[Stored dataset items]
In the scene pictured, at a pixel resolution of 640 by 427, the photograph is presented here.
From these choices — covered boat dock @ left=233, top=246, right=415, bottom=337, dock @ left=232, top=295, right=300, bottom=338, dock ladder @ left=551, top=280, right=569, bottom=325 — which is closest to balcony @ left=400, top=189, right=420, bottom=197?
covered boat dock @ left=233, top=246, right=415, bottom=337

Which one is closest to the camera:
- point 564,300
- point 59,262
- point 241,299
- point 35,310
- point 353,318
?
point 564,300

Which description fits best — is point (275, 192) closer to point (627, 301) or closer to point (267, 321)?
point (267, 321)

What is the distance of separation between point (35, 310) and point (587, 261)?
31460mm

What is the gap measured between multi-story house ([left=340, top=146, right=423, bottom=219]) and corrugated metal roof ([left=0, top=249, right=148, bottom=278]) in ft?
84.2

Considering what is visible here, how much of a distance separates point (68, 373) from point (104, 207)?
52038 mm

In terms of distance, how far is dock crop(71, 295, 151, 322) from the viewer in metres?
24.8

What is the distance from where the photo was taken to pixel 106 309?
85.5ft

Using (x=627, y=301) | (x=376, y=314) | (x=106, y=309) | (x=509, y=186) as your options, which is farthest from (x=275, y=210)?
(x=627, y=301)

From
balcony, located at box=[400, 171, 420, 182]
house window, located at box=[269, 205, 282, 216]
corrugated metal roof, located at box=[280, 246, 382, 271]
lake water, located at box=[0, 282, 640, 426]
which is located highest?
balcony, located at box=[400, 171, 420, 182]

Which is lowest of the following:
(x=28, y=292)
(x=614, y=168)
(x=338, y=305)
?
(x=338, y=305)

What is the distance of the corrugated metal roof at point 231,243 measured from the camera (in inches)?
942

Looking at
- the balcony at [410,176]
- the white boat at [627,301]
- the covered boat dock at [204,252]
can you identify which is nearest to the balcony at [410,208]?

**What this task involves:**
Reproduce the lines of the listing verbatim, starting with the line containing "In terms of" and continuing through the end of the listing.

**Correct result:**
In terms of distance, how far is dock crop(71, 295, 151, 322) from the viewer in metres?
24.8

What is the distance from where the photo was taken to pixel 106 309?
85.5ft

Using (x=627, y=301) | (x=376, y=314) | (x=106, y=309) | (x=509, y=186) as your options, which is farthest from (x=275, y=210)?
(x=627, y=301)

From
balcony, located at box=[400, 171, 420, 182]
house window, located at box=[269, 205, 282, 216]
corrugated metal roof, located at box=[280, 246, 382, 271]
lake water, located at box=[0, 282, 640, 426]
which is located highest?
balcony, located at box=[400, 171, 420, 182]

Which is lowest of the following:
(x=28, y=292)
(x=614, y=168)
(x=338, y=305)
?
(x=338, y=305)

What is the distance of the corrugated metal roof at point 231,243 measured from the camera (in inches)?
942

Looking at
- the balcony at [410,176]
- the white boat at [627,301]
- the covered boat dock at [204,252]
can you identify which is nearest to the balcony at [410,208]?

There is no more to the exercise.